▶ _Exercise prompt_:
Nothing should appear in the answer except the line containing "Ohio, site KILJ8E, 2022-05-28" and the lines following it through the end of the listing, each given exactly.

▶ _Stored data_:
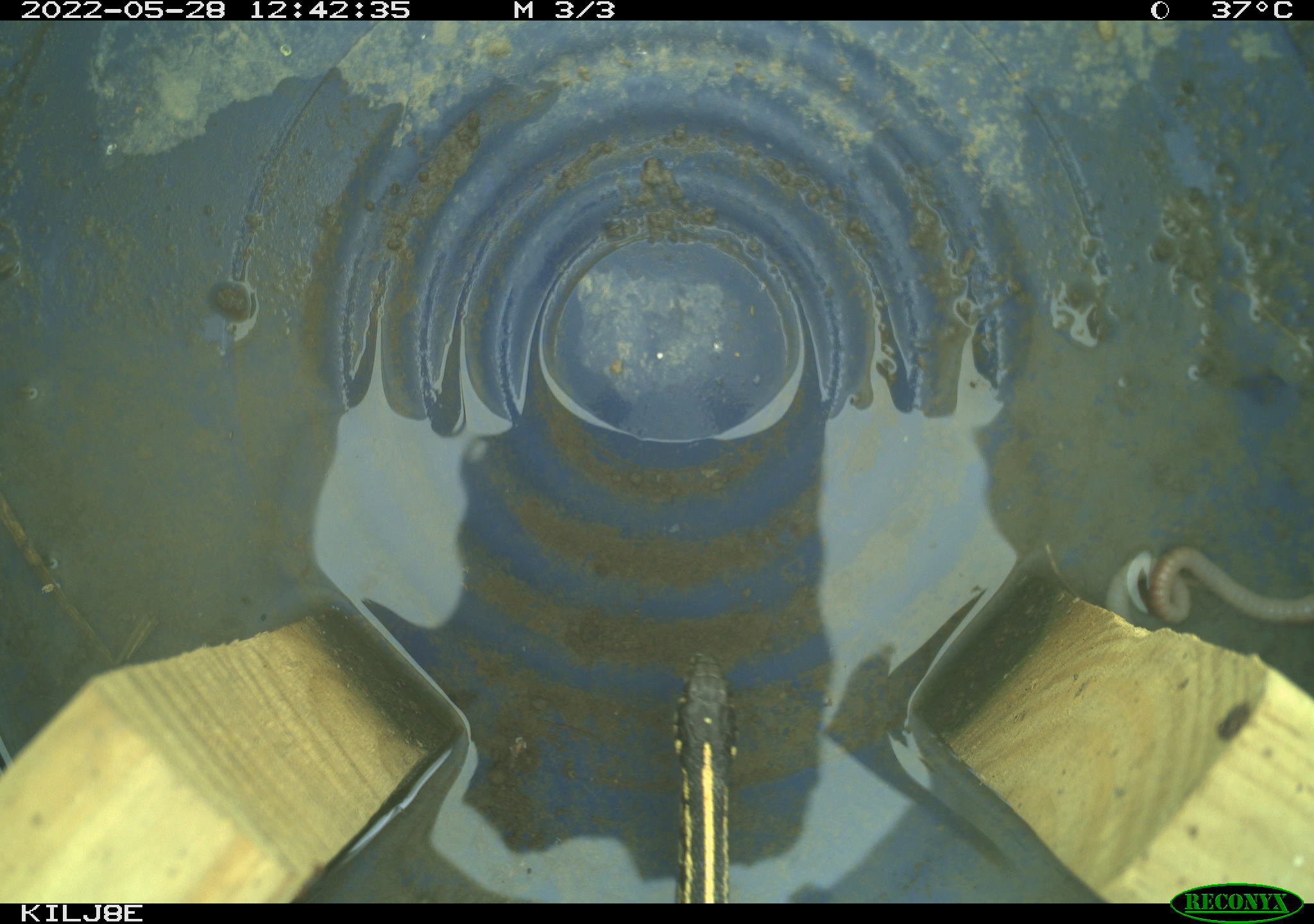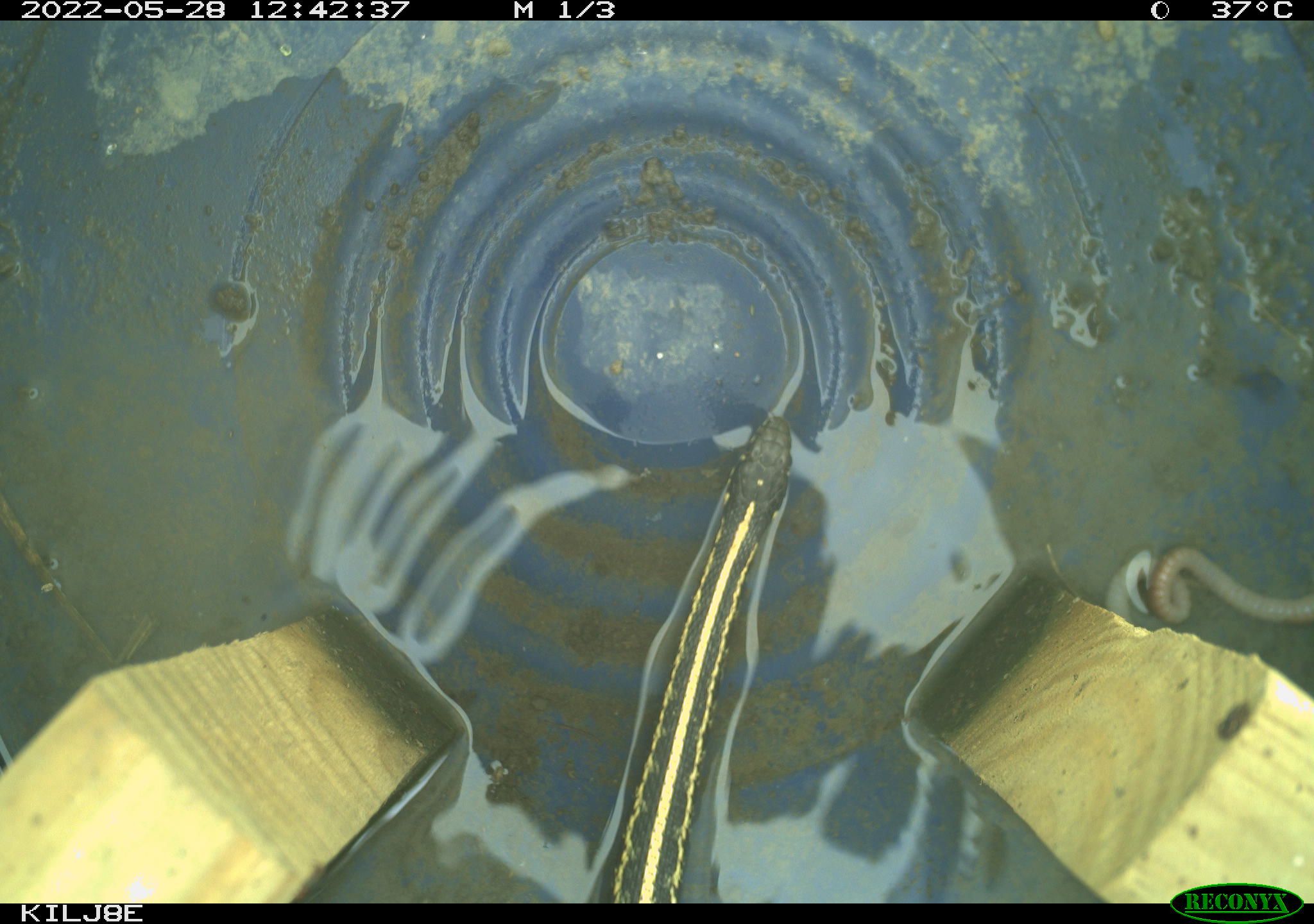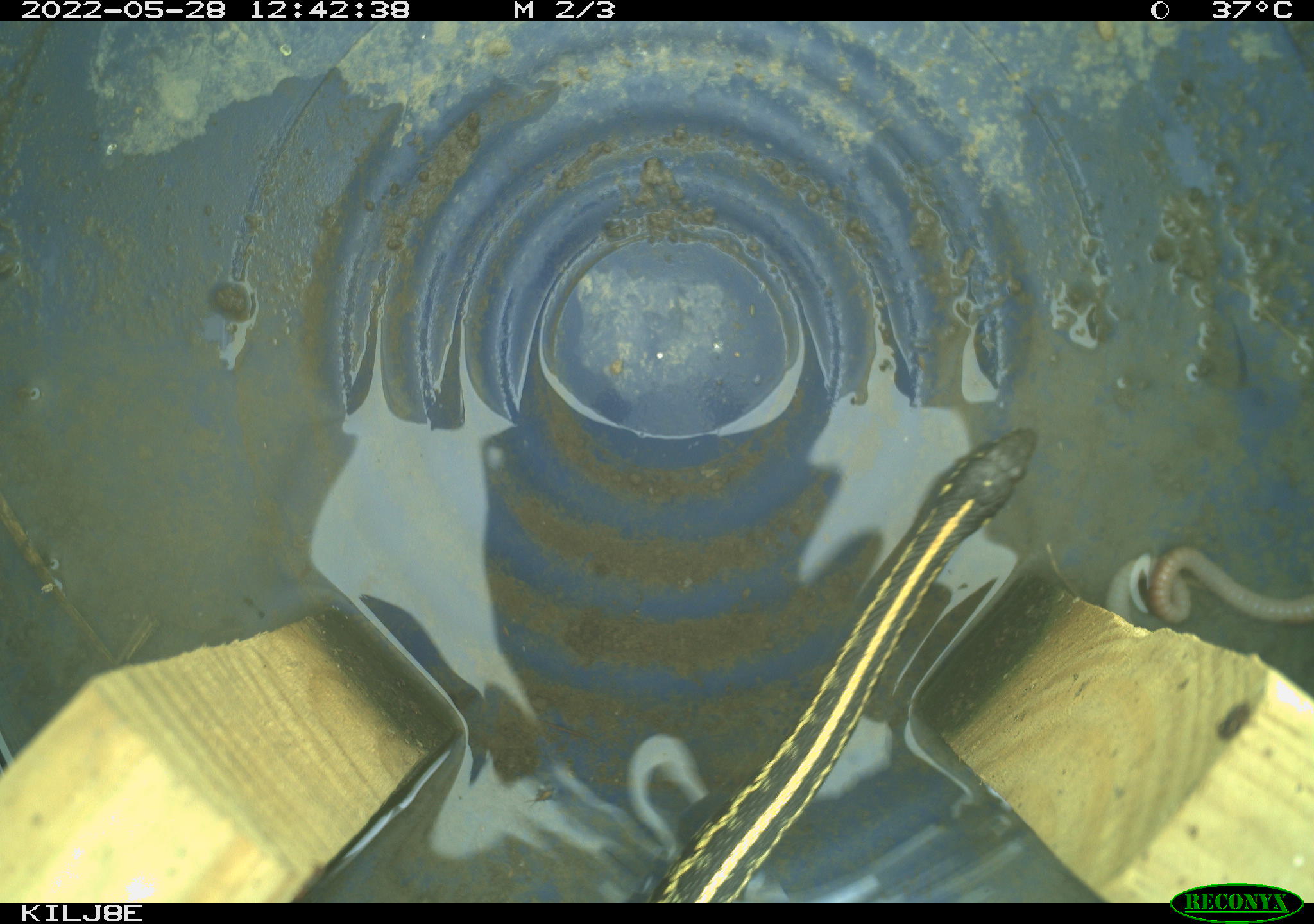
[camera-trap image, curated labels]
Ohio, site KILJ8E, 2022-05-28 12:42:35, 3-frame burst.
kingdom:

▶ _Task solution_:
Ohio, site KILJ8E, 2022-05-28 12:42:35, 3-frame burst.
kingdom:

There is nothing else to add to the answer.